Task - Extend the piece below about the National Military Spouse Network, picking up after its last paragraph.

Extract -
————

She's not wrong. Military spouses spend most of their lives moving with their partners, which means they're often far from family and other support networks. When they do find a job, they often make less than their civilian counterparts — and they're more likely to experience underemployment or unemployment. In fact, on some deployments, spouses are not even allowed to work.

Before the pandemic, military spouse unemployment was 22%. Since the pandemic, it's expected to rise to 35%.

Sue eventually found a job working at a military-focused nonprofit, and it helped her get the experience she needed to create her own dedicated military spouse program. She wrote a book and started saving up enough money to start the National Military Spouse Network (NMSN), which she founded in 2010 as the first organization of its kind.

"I founded the NMSN to help professional military spouses develop flexible careers they could perform from any location."

"Over the years, the program has expanded to include a free digital magazine, professional development events, drafting annual White Papers and organizing national and local advocacy to address the issues of most concern to the professional military spouse community," she says.

Not only was NMSN's mission important to Sue on a personal level she also saw it as part of something bigger than herself.

"Gone are the days when families can thrive on one salary. Like everyone else, most military families rely on two salaries to make ends meet. If a military spouse wants or needs to work, they should be able to," she says.

"When less than one percent of our population serves in the military," she continues, "we need to be able to not only recruit the best and the brightest but also retain them."

"We lose out as a nation when service members leave the force because their spouse is unable to find employment. We see it as a national security issue."

"The NMSN team has worked tirelessly to jumpstart the discussion and keep the challenges affecting military spouses top of mind. We have elevated the conversation to Congress and the White House," she continues. "I'm so proud of the fact that corporations, the government, and the general public are increasingly interested in the issues affecting military spouses and recognizing the employment roadblocks they unfairly have faced."

————

Dataset -
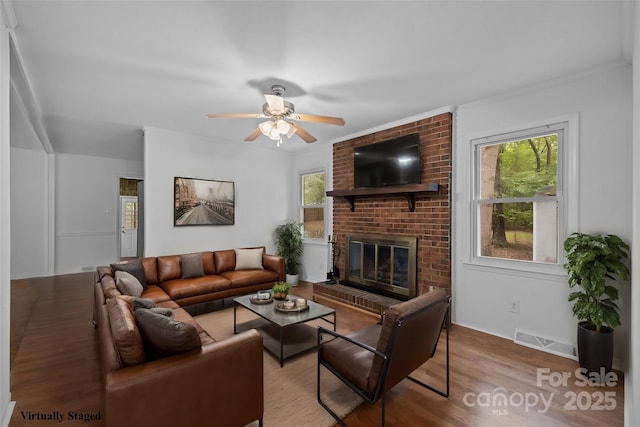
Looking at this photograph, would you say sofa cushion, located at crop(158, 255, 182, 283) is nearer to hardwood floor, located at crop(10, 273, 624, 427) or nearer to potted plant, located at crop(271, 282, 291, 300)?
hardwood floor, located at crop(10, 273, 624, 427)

————

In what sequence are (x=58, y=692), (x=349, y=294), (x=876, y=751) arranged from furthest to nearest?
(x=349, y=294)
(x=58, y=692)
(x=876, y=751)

————

Result of the task -
"We have collectively made other people care, and in doing so, we elevated the issues of military spouse unemployment to a national and global level," she adds. "In the process, we've also empowered military spouses to advocate for themselves and our community so that military spouse employment issues can continue to remain at the forefront."

Not only has NMSN become a sought-after leader in the military spouse employment space, but Sue has also seen the career she dreamed of materializing for herself. She was recently invited to participate in the public re-launch of Joining Forces, a White House initiative supporting military and veteran families, with First Lady Dr. Jill Biden.

She has also had two of her recommendations for practical solutions introduced into legislation just this year. She was the first in the Air Force community to show leadership the power of social media to reach both their airmen and their military families.

That is why Sue is one of Tory Burch's "Empowered Women" this year. The $5,000 donation will be going to The Madeira School, a school that Sue herself attended when she was in high school because, she says, "the lessons I learned there as a student pretty much set the tone for my personal and professional life. It's so meaningful to know that the donation will go towards making a Madeira education more accessible to those who may not otherwise be able to afford it and providing them with a life-changing opportunity."

Most military children will move one to three times during high school so having a continuous four-year experience at one high school can be an important gift. After traveling for much of her formative years, Sue attended Madeira and found herself "in an environment that fostered confidence and empowerment. As young women, we were expected to have a voice and advocate not just for ourselves, but for those around us."